(2019/03/02 1:10), Robert Haas wrote:
On Fri, Mar 1, 2019 at 5:47 AM Etsuro Fujita
<fujita.ets...@lab.ntt.co.jp> wrote:
Robert, I CCed you because you are the author of that commit. Before
that commit ("Rewrite the code that applies scan/join targets to
paths."), apply_scanjoin_target_to_paths() had a boolean parameter named
modify_in_place, and used apply_projection_to_path(), not
create_projection_path(), to adjust scan/join paths when modify_in_place
was true, which allowed us to save cycles at plan creation time by
avoiding creating projection paths, which I think would be a good thing,
but that commit removed that. Why?
One of the goals of the commit was to properly account for the cost of
computing the target list. Before parallel query and partition-wise
join, it didn't really matter what the cost of computing the target
list was, because every path was going to have to do the same work, so
it was just a constant factor getting added to every path. However,
parallel query and partition-wise join mean that some paths can
compute the final target list more cheaply than others, and that turns
out to be important for things like PostGIS. One of the complaints
that provoked that change was that PostGIS was picking non-parallel
plans even when a parallel plan was substantially superior, because it
wasn't accounting for the fact that in the parallel plan, the cost of
computing the target-list could be shared across all the workers
rather than paid entirely by the leader.
In order to accomplish this goal of properly accounting for the cost
of computing the target list, we need to create a new path, not just
jam the target list into an already-costed path. Note that we did
some performance optimization around the same time to minimize the
performance hit here (see d7c19e62a8e0a634eb6b29f8f1111d944e57081f,
and I think there may have been something else as well although I
can't find it right now).
apply_projection_to_path() not only jams the given tlist into the
existing path but updates its tlist eval costs appropriately except for
the cases of Gather and GatherMerge:
/*
* If the path happens to be a Gather or GatherMerge path, we'd like to
* arrange for the subpath to return the required target list so that
* workers can help project. But if there is something that is not
* parallel-safe in the target expressions, then we can't.
*/
if ((IsA(path, GatherPath) ||IsA(path, GatherMergePath)) &&
is_parallel_safe(root, (Node *) target->exprs))
{
/*
* We always use create_projection_path here, even if the
subpath is
* projection-capable, so as to avoid modifying the subpath in
place.
* It seems unlikely at present that there could be any other
* references to the subpath, but better safe than sorry.
*
--> * Note that we don't change the parallel path's cost estimates; it
--> * might be appropriate to do so, to reflect the fact that the
bulk of
--> * the target evaluation will happen in workers.
*/
if (IsA(path, GatherPath))
{
GatherPath *gpath = (GatherPath *) path;
gpath->subpath = (Path *)
create_projection_path(root,
gpath->subpath->parent,
gpath->subpath,
target);
}
else
{
GatherMergePath *gmpath = (GatherMergePath *) path;
gmpath->subpath = (Path *)
create_projection_path(root,
gmpath->subpath->parent,
gmpath->subpath,
target);
}
}
The real reason for this question is: I noticed that projection paths
put on foreign paths will make it hard for FDWs to detect whether there
is an already-well-enough-sorted remote path in the pathlist for the
final scan/join relation as an input relation to GetForeignUpperPaths()
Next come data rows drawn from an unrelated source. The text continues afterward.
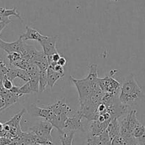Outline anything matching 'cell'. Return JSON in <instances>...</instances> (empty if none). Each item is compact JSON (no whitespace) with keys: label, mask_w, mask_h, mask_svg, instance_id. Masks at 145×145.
<instances>
[{"label":"cell","mask_w":145,"mask_h":145,"mask_svg":"<svg viewBox=\"0 0 145 145\" xmlns=\"http://www.w3.org/2000/svg\"><path fill=\"white\" fill-rule=\"evenodd\" d=\"M98 82L104 93H117L120 91L121 84L112 76H106L101 79L99 78Z\"/></svg>","instance_id":"obj_6"},{"label":"cell","mask_w":145,"mask_h":145,"mask_svg":"<svg viewBox=\"0 0 145 145\" xmlns=\"http://www.w3.org/2000/svg\"><path fill=\"white\" fill-rule=\"evenodd\" d=\"M142 93V89L139 86L133 75L124 82L120 88L119 99L123 104L132 106L137 103Z\"/></svg>","instance_id":"obj_2"},{"label":"cell","mask_w":145,"mask_h":145,"mask_svg":"<svg viewBox=\"0 0 145 145\" xmlns=\"http://www.w3.org/2000/svg\"><path fill=\"white\" fill-rule=\"evenodd\" d=\"M53 126L47 120L41 121L38 125L31 128V135L34 142L42 145H53L51 135Z\"/></svg>","instance_id":"obj_3"},{"label":"cell","mask_w":145,"mask_h":145,"mask_svg":"<svg viewBox=\"0 0 145 145\" xmlns=\"http://www.w3.org/2000/svg\"><path fill=\"white\" fill-rule=\"evenodd\" d=\"M8 59L9 60V63L11 65H15L16 62L22 59V56L18 52H12V53L8 54Z\"/></svg>","instance_id":"obj_18"},{"label":"cell","mask_w":145,"mask_h":145,"mask_svg":"<svg viewBox=\"0 0 145 145\" xmlns=\"http://www.w3.org/2000/svg\"><path fill=\"white\" fill-rule=\"evenodd\" d=\"M48 85L47 70H40L39 72V92H43Z\"/></svg>","instance_id":"obj_16"},{"label":"cell","mask_w":145,"mask_h":145,"mask_svg":"<svg viewBox=\"0 0 145 145\" xmlns=\"http://www.w3.org/2000/svg\"><path fill=\"white\" fill-rule=\"evenodd\" d=\"M0 13L1 14V15L4 16L5 17H9L13 16L17 17V18H19L21 21H22V18H21L19 13L17 11L16 8H15V7L13 8H0Z\"/></svg>","instance_id":"obj_17"},{"label":"cell","mask_w":145,"mask_h":145,"mask_svg":"<svg viewBox=\"0 0 145 145\" xmlns=\"http://www.w3.org/2000/svg\"><path fill=\"white\" fill-rule=\"evenodd\" d=\"M120 124V135L125 138H134L133 132H134L135 129L137 126L141 125V123L137 118V110H130L127 113V116L121 120Z\"/></svg>","instance_id":"obj_4"},{"label":"cell","mask_w":145,"mask_h":145,"mask_svg":"<svg viewBox=\"0 0 145 145\" xmlns=\"http://www.w3.org/2000/svg\"><path fill=\"white\" fill-rule=\"evenodd\" d=\"M83 115L80 110H78L72 117H68L65 123L63 131H75L82 130L84 131V126L82 120L83 118Z\"/></svg>","instance_id":"obj_7"},{"label":"cell","mask_w":145,"mask_h":145,"mask_svg":"<svg viewBox=\"0 0 145 145\" xmlns=\"http://www.w3.org/2000/svg\"><path fill=\"white\" fill-rule=\"evenodd\" d=\"M145 133V127L143 125H140L137 126L135 129L134 132H133V136L135 138H140V137L143 135Z\"/></svg>","instance_id":"obj_20"},{"label":"cell","mask_w":145,"mask_h":145,"mask_svg":"<svg viewBox=\"0 0 145 145\" xmlns=\"http://www.w3.org/2000/svg\"><path fill=\"white\" fill-rule=\"evenodd\" d=\"M112 143V140L107 130L98 136H91L87 140V145H108Z\"/></svg>","instance_id":"obj_11"},{"label":"cell","mask_w":145,"mask_h":145,"mask_svg":"<svg viewBox=\"0 0 145 145\" xmlns=\"http://www.w3.org/2000/svg\"><path fill=\"white\" fill-rule=\"evenodd\" d=\"M107 132L112 140L120 134V124L118 118H115L110 121L107 127Z\"/></svg>","instance_id":"obj_14"},{"label":"cell","mask_w":145,"mask_h":145,"mask_svg":"<svg viewBox=\"0 0 145 145\" xmlns=\"http://www.w3.org/2000/svg\"><path fill=\"white\" fill-rule=\"evenodd\" d=\"M17 78L22 79L23 81L25 82H29L30 80V76L28 75V73L27 72L26 70L25 69H20L18 68V73H17Z\"/></svg>","instance_id":"obj_19"},{"label":"cell","mask_w":145,"mask_h":145,"mask_svg":"<svg viewBox=\"0 0 145 145\" xmlns=\"http://www.w3.org/2000/svg\"><path fill=\"white\" fill-rule=\"evenodd\" d=\"M3 130H4V123H2L0 122V133H1V132H2Z\"/></svg>","instance_id":"obj_26"},{"label":"cell","mask_w":145,"mask_h":145,"mask_svg":"<svg viewBox=\"0 0 145 145\" xmlns=\"http://www.w3.org/2000/svg\"><path fill=\"white\" fill-rule=\"evenodd\" d=\"M57 38V36H46L45 35V37L39 42L42 45L43 52L46 55L48 59L52 55L57 52V50L56 49Z\"/></svg>","instance_id":"obj_8"},{"label":"cell","mask_w":145,"mask_h":145,"mask_svg":"<svg viewBox=\"0 0 145 145\" xmlns=\"http://www.w3.org/2000/svg\"><path fill=\"white\" fill-rule=\"evenodd\" d=\"M52 68H53L54 70H55L56 72L65 74V70H64V68H63V67L61 66V65L57 64V65H55V66L52 67Z\"/></svg>","instance_id":"obj_23"},{"label":"cell","mask_w":145,"mask_h":145,"mask_svg":"<svg viewBox=\"0 0 145 145\" xmlns=\"http://www.w3.org/2000/svg\"><path fill=\"white\" fill-rule=\"evenodd\" d=\"M48 106L52 113V118L49 123H50L53 127H56L59 133H62L65 121L69 117V115L73 112V110L67 103L65 99L58 100L53 104Z\"/></svg>","instance_id":"obj_1"},{"label":"cell","mask_w":145,"mask_h":145,"mask_svg":"<svg viewBox=\"0 0 145 145\" xmlns=\"http://www.w3.org/2000/svg\"><path fill=\"white\" fill-rule=\"evenodd\" d=\"M20 92H21V93L23 96L25 94H28V93H31V92H33L29 82H25V84L23 85L21 87H20Z\"/></svg>","instance_id":"obj_21"},{"label":"cell","mask_w":145,"mask_h":145,"mask_svg":"<svg viewBox=\"0 0 145 145\" xmlns=\"http://www.w3.org/2000/svg\"><path fill=\"white\" fill-rule=\"evenodd\" d=\"M29 113L31 115L35 117H40L43 118L45 120L49 122L52 118V113L50 109L46 106L45 108H41L39 106H35V104H32L30 106Z\"/></svg>","instance_id":"obj_10"},{"label":"cell","mask_w":145,"mask_h":145,"mask_svg":"<svg viewBox=\"0 0 145 145\" xmlns=\"http://www.w3.org/2000/svg\"><path fill=\"white\" fill-rule=\"evenodd\" d=\"M137 141H138L139 145H145V133L142 137L137 138Z\"/></svg>","instance_id":"obj_25"},{"label":"cell","mask_w":145,"mask_h":145,"mask_svg":"<svg viewBox=\"0 0 145 145\" xmlns=\"http://www.w3.org/2000/svg\"><path fill=\"white\" fill-rule=\"evenodd\" d=\"M26 31L23 35L20 36V38L24 41L26 40H37L38 42L41 40L45 37V35H42L38 30L34 29L30 26H25Z\"/></svg>","instance_id":"obj_12"},{"label":"cell","mask_w":145,"mask_h":145,"mask_svg":"<svg viewBox=\"0 0 145 145\" xmlns=\"http://www.w3.org/2000/svg\"><path fill=\"white\" fill-rule=\"evenodd\" d=\"M47 74H48V86L52 89L53 86H55L56 82L59 80V79L62 78L64 76L63 74L59 73V72H56L55 70H54V69L52 67H49L47 70Z\"/></svg>","instance_id":"obj_15"},{"label":"cell","mask_w":145,"mask_h":145,"mask_svg":"<svg viewBox=\"0 0 145 145\" xmlns=\"http://www.w3.org/2000/svg\"><path fill=\"white\" fill-rule=\"evenodd\" d=\"M2 84L4 89H7V90H11V89L13 88V86H14L12 81L10 80L7 76H4V79H3Z\"/></svg>","instance_id":"obj_22"},{"label":"cell","mask_w":145,"mask_h":145,"mask_svg":"<svg viewBox=\"0 0 145 145\" xmlns=\"http://www.w3.org/2000/svg\"><path fill=\"white\" fill-rule=\"evenodd\" d=\"M25 41L23 40L19 37L16 41L12 42H5L0 38V48L5 51L7 54L12 52H18L21 54L25 46Z\"/></svg>","instance_id":"obj_9"},{"label":"cell","mask_w":145,"mask_h":145,"mask_svg":"<svg viewBox=\"0 0 145 145\" xmlns=\"http://www.w3.org/2000/svg\"><path fill=\"white\" fill-rule=\"evenodd\" d=\"M70 77L76 86V89H77L79 102H82L86 99H89L92 94V89L90 82L88 80L87 78L75 79V78L72 77V76Z\"/></svg>","instance_id":"obj_5"},{"label":"cell","mask_w":145,"mask_h":145,"mask_svg":"<svg viewBox=\"0 0 145 145\" xmlns=\"http://www.w3.org/2000/svg\"><path fill=\"white\" fill-rule=\"evenodd\" d=\"M110 123V122L101 123V122H99L97 120L92 121L91 125L92 136H98L102 134L103 132L107 130V127Z\"/></svg>","instance_id":"obj_13"},{"label":"cell","mask_w":145,"mask_h":145,"mask_svg":"<svg viewBox=\"0 0 145 145\" xmlns=\"http://www.w3.org/2000/svg\"><path fill=\"white\" fill-rule=\"evenodd\" d=\"M67 62V59H65V58L64 57H61L59 58V60H58L57 64H58V65H61V66L64 67L65 65H66Z\"/></svg>","instance_id":"obj_24"}]
</instances>
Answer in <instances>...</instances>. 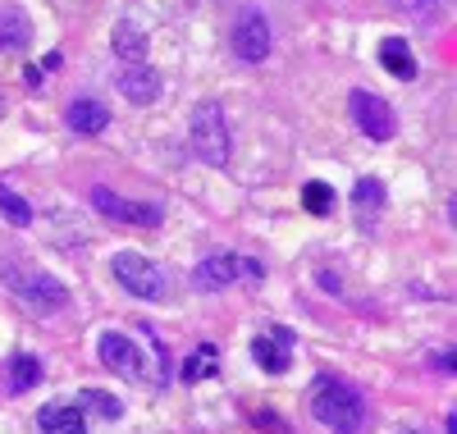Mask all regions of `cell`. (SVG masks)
Returning a JSON list of instances; mask_svg holds the SVG:
<instances>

for the UPPERREL_ORDERED step (the IsA(path, ForeignPath) test would not
work well enough to detect remote paths!), so I'm wondering whether we
could revive that parameter like the attached, to avoid the overhead at
plan creation time and to make the FDW work easy. Maybe I'm missing
something, though.
I think this would be a bad idea, for the reasons explained above. I
also think that it's probably the wrong direction on principle. I
think the way we account for target lists is still pretty crude and
needs to be thought of as more of a real planning step and less as
something that we can just ignore when it's inconvenient for some
reason.
I'm not sure I 100% agree with you, but I also think we need to give
more thought to the tlist-eval-cost adjustment.
I think the FDW just needs to look through the projection
path and see what's underneath, but also take the projection path's
target list into account when decide whether more can be pushed down.
OK, I'll go with that.
Thanks for the explanation!
Best regards,
Etsuro Fujita